Having trouble with parallel Haskell

I intended to write a half chapter or so about parallel programming in Haskell for the book I'm working on, but I've been coming to the conclusion that the time is not yet ripe for this. I hope it will be helpful if I share my experiences here. Specifically, I was planning to write about parallel programming in pure code: use of "par" and programming with strategies. The most substantial problem is that the threaded RTS in GHC 6.8.2 is very crashy in the face of "par": about 90% of my runs fail with a segfault or an assertion failure. Simon Marlow mentioned that this bug is fixed, but I've been unsuccessful in building a GHC 6.8.3 release candidate snapshot so far, so I can't verify this. When a run does go through, I have found it surprisingly difficult to actually get both cores of a dual-core system to show activity. As there are no tools I can use to see what is happening, I am stumped. It is of course quite likely that I am doing something wrong that results in unexpected dependencies, but I cannot find a means to gaining insight into the problem. As an example, I have a simple parallel quicksort that is very conservative in its sparking, and I get no joy out of it on a dual-core machine: it mostly sticks to a single core.

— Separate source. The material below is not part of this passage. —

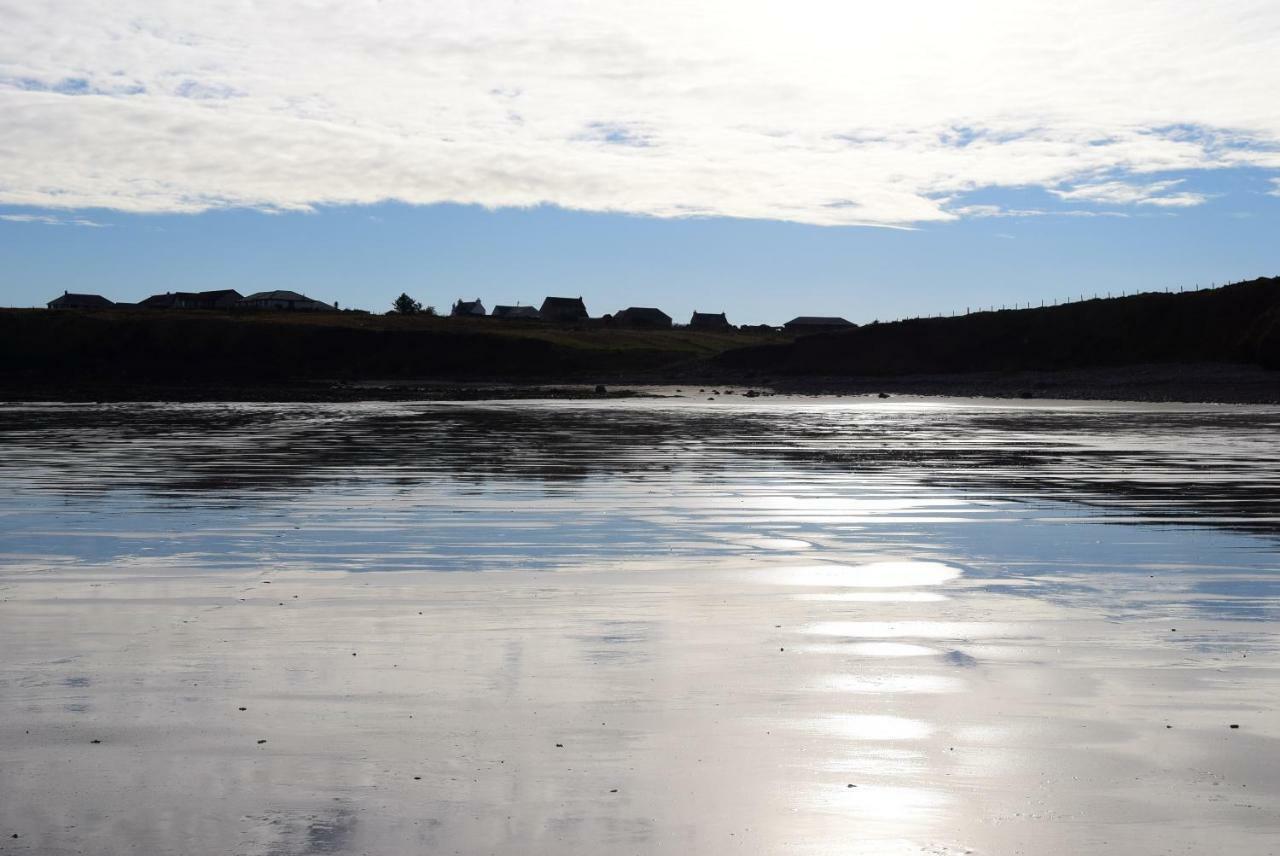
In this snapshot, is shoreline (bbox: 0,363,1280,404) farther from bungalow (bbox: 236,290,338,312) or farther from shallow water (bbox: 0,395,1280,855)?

This wouldn't be a problem if I had some way to spot the presumed data dependency that is serialising the code, but no joy.

Bryan O'Sullivan wrote:
| otherwise = rnf lesser `par` (rnf greater `pseq` lesser ++ x:greater)
It seems that `pseq` doesn't have a defined precedence, so it's infixl 9, unlike `seq` and `par` which are infixr 0. Therefore the above is equivalent to | otherwise = rnf lesser `par` ((rnf greater `pseq` lesser) ++ x:greater) (no idea if that's relevant, though) -Isaac

Isaac Dupree wrote:
(no idea if that's relevant, though)
I can't tell either. It doesn't seem to make a difference, at any rate. By the way, I notice that the threaded RTS blocks signals for long periods of time when I run this program. If I hit control-C, it takes several seconds for the program to notice.

Bryan O'Sullivan wrote:
Isaac Dupree wrote:
(no idea if that's relevant, though)
I can't tell either. It doesn't seem to make a difference, at any rate.
By the way, I notice that the threaded RTS blocks signals for long periods of time when I run this program. If I hit control-C, it takes several seconds for the program to notice.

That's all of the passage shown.